The Court indicated that the standard of review is one of correctness. The Court first considered the scope of the enabling legislation, the ODBA and the DIDFA, to make regulations. Both Acts allow regulations to be made that prescribe conditions to be met in order for a product to be designated as interchangeable under the DIDFA or to be designated as a listed drug product under the ODBA. The Court found that the impugned sections sought to prohibit the sale of private label generics, not prescribe the conditions that could be met by private label generics. Specifically, the Court found that the enabling legislation provides only a power to regulate, not a power to prohibit, and therefore the impugned sections are ultra vires. The Court also considered the general power to make regulations contained in the ODBA, but found this provision was not specific enough to support the prohibition.

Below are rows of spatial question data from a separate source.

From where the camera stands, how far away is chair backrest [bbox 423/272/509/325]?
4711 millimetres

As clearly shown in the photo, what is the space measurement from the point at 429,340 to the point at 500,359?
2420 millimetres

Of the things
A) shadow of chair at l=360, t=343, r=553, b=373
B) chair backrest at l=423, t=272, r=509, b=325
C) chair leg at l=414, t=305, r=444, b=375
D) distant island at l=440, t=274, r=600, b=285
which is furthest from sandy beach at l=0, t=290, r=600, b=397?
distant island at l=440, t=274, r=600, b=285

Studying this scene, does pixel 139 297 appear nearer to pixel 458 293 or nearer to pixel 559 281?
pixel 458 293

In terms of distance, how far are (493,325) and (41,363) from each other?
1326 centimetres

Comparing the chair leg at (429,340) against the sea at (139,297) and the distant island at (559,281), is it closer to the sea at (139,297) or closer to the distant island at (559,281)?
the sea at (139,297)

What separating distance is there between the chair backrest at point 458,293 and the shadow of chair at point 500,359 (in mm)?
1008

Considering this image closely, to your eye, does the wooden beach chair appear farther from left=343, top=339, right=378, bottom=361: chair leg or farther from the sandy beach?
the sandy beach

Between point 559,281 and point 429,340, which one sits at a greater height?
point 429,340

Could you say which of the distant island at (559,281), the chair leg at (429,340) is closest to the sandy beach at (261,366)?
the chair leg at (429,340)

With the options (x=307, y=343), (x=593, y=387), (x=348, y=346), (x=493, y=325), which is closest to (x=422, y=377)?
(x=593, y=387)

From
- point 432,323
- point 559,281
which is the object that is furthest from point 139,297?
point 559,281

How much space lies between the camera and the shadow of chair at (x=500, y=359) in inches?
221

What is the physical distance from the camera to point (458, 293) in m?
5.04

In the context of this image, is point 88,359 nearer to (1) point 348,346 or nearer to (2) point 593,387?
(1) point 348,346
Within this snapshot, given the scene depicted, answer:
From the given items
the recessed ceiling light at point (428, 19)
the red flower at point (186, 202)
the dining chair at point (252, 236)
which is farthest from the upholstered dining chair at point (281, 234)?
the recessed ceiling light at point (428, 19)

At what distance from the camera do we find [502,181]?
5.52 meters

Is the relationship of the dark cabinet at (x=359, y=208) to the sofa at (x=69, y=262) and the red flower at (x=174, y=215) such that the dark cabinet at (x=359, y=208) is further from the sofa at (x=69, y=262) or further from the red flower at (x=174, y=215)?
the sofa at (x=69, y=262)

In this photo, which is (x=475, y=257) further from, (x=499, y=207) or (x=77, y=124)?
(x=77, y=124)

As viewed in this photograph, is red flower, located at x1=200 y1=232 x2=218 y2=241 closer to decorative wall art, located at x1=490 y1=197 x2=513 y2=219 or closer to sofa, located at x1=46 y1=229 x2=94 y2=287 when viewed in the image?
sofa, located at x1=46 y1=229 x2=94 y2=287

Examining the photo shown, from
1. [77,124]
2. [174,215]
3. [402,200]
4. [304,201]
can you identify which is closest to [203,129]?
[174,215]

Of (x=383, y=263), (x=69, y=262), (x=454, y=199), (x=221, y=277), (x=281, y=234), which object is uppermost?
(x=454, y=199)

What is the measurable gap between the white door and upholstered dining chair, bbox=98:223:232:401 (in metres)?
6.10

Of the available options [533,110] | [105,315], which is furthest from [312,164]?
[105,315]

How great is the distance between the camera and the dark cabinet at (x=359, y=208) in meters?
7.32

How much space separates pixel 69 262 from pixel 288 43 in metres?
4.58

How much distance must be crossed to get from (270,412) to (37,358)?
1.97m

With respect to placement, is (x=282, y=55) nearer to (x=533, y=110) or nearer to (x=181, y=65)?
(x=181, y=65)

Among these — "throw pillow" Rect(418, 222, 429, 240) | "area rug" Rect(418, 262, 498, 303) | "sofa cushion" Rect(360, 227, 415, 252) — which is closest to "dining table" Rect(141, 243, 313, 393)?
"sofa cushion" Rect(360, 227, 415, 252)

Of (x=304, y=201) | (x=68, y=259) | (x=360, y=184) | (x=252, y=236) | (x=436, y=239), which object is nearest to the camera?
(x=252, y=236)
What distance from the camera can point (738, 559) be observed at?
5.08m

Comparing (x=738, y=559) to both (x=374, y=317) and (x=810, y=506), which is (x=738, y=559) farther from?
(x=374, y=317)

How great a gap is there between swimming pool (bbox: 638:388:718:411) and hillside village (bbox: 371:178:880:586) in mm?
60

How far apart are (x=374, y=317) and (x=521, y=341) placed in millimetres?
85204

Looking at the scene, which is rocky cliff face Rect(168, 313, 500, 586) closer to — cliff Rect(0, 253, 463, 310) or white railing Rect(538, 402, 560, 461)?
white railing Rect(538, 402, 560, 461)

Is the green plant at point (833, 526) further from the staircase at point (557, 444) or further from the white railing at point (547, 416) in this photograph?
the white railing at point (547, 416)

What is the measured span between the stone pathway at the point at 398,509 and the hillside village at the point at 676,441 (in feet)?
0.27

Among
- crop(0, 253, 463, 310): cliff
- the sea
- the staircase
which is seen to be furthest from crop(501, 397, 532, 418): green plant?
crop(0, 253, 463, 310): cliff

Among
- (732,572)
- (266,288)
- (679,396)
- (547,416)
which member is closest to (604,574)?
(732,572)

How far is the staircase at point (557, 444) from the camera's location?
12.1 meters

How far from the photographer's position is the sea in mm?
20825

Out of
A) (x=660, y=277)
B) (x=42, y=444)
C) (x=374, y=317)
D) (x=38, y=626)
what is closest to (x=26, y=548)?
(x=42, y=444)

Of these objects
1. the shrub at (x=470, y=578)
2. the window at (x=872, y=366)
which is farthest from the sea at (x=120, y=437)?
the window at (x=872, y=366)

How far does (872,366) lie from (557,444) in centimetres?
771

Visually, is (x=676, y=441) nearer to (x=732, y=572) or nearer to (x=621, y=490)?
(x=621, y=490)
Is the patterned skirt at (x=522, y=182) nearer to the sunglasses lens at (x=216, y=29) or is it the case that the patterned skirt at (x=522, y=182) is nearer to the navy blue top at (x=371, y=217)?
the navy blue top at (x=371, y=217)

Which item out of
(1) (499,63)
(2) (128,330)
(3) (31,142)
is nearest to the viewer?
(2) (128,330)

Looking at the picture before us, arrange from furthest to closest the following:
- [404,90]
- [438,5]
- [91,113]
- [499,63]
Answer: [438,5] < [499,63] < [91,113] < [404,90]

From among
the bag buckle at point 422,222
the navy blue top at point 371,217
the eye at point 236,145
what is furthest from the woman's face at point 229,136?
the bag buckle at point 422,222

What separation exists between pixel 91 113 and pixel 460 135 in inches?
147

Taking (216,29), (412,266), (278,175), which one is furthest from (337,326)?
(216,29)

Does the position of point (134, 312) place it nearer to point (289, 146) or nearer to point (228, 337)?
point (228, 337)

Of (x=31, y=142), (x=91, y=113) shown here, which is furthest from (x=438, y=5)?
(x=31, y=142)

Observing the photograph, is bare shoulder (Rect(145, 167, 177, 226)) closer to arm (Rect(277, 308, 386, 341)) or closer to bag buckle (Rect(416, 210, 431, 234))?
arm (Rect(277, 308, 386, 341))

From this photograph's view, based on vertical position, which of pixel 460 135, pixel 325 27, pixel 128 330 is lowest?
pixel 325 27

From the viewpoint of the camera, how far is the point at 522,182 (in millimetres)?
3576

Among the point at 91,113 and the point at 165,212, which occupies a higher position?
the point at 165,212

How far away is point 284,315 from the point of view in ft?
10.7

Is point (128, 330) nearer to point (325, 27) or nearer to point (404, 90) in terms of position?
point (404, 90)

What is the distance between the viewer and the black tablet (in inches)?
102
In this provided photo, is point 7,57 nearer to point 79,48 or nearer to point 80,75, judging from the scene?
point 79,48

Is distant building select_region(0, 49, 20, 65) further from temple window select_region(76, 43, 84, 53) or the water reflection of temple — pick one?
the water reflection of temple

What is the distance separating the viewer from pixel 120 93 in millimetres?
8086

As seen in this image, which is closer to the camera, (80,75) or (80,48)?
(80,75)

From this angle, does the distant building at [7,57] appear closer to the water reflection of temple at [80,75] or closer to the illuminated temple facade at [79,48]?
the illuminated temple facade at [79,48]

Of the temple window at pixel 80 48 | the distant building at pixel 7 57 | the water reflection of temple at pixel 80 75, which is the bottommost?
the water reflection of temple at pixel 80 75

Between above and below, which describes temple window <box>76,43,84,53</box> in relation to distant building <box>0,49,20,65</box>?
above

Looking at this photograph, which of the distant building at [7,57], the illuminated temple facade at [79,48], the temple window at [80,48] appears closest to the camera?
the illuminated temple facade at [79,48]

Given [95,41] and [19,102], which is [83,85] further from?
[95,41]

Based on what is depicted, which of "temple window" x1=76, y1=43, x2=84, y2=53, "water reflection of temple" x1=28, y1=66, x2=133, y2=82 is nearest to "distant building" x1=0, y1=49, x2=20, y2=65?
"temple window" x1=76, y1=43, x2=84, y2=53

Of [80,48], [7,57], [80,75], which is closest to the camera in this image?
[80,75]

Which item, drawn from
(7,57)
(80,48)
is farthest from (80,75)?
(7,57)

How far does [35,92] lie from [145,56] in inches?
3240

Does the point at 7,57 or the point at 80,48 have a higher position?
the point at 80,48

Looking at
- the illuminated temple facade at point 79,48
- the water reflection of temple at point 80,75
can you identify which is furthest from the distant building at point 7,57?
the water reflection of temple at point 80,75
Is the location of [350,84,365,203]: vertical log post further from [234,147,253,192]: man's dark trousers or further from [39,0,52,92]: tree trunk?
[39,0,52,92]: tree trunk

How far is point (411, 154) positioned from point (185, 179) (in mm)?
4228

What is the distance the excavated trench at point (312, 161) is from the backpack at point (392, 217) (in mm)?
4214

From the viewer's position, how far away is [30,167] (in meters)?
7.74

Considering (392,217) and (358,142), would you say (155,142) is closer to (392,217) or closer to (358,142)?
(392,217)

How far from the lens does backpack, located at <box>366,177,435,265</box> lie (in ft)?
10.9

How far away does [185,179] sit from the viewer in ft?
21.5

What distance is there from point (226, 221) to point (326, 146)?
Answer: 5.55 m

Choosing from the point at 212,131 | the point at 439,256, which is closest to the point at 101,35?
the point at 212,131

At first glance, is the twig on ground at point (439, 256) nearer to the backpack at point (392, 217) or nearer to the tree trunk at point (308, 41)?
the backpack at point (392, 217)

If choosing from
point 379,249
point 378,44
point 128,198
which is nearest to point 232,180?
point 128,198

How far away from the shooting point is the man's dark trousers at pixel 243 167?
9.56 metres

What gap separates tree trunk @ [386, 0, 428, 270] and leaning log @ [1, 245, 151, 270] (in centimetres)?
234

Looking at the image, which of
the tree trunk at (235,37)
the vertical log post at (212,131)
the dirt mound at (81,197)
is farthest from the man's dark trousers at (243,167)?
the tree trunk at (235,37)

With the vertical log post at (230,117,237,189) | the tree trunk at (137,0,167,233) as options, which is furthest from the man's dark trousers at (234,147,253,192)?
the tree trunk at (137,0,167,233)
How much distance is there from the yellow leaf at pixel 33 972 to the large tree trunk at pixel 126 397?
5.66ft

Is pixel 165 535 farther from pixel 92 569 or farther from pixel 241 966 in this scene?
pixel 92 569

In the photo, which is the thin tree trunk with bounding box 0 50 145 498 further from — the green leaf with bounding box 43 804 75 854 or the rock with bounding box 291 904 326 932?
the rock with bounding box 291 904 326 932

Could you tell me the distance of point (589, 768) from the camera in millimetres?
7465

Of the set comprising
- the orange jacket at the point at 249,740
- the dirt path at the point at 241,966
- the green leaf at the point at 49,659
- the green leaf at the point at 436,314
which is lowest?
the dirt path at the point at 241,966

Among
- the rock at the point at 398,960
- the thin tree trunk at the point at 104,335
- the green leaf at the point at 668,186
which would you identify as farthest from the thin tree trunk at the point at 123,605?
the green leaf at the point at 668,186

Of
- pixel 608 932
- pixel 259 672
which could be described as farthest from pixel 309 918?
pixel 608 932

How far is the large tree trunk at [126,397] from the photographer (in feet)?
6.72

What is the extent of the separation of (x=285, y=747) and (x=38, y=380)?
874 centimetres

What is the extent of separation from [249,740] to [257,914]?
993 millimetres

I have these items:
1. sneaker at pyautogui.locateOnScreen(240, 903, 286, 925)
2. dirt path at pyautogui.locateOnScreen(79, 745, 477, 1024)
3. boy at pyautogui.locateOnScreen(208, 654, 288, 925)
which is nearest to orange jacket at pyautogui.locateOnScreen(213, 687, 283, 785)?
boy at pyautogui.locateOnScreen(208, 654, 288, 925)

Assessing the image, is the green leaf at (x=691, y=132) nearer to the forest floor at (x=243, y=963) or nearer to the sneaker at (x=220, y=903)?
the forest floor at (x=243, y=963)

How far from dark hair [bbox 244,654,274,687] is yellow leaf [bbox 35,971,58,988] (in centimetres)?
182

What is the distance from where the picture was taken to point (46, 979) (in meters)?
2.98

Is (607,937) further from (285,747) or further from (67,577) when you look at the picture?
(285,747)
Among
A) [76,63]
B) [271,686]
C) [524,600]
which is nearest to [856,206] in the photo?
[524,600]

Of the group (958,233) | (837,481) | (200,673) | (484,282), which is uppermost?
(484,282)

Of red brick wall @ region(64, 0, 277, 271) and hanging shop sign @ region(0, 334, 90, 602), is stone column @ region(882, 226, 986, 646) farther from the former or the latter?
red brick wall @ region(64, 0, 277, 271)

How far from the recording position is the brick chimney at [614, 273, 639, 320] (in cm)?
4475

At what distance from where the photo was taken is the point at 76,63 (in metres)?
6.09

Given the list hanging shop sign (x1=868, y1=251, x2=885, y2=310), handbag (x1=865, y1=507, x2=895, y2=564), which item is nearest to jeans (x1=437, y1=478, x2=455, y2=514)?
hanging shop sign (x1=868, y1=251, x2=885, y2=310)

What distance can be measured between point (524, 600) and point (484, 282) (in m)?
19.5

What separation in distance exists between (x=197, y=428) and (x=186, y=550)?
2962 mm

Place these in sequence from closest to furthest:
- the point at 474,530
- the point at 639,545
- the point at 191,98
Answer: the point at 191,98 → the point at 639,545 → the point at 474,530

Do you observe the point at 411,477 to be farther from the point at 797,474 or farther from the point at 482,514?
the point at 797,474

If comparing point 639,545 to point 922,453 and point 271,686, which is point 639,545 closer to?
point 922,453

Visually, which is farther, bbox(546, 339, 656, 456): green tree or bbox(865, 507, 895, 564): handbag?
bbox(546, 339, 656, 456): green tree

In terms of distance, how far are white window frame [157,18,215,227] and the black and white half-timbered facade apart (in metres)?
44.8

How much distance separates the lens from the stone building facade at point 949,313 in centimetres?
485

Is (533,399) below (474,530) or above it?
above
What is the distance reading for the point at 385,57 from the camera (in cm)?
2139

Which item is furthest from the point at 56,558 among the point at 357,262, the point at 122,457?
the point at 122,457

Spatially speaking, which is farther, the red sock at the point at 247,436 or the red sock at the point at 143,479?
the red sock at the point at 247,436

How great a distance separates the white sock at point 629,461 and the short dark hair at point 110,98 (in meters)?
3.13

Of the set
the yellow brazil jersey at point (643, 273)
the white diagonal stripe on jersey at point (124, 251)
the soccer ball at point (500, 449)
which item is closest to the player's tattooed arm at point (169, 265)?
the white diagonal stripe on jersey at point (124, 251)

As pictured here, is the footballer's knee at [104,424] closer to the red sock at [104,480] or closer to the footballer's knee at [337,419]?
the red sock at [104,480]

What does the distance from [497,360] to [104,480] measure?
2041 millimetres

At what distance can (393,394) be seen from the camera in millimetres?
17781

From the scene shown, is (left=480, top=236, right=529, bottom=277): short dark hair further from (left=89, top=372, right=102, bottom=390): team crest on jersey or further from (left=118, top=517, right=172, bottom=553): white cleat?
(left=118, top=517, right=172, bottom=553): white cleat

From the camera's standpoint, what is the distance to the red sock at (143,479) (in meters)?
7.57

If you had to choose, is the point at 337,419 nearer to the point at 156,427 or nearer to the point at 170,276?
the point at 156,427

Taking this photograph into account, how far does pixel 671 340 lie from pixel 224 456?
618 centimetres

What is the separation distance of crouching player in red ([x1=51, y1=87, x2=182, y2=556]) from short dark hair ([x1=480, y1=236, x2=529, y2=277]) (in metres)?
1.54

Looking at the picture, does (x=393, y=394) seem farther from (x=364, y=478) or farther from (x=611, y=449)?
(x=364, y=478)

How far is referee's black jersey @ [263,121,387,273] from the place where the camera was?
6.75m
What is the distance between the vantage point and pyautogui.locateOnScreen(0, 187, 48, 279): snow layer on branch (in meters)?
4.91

Furthermore, the Court found that the impugned sections were not consistent with the purposes of the OBDA and the DIDFA, which the Court found to be to control the cost of prescription drugs in Ontario without compromising safety. Finally, the Court found that the impugned sections interfere with property rights and commercial freedom. The Court ordered that section 12.01 of Ontario Regulation 201-96 made under the ODBA and section 9 of Ontario Regulation 935 made under the DIDFA are declared ultra vires and of no force and effect.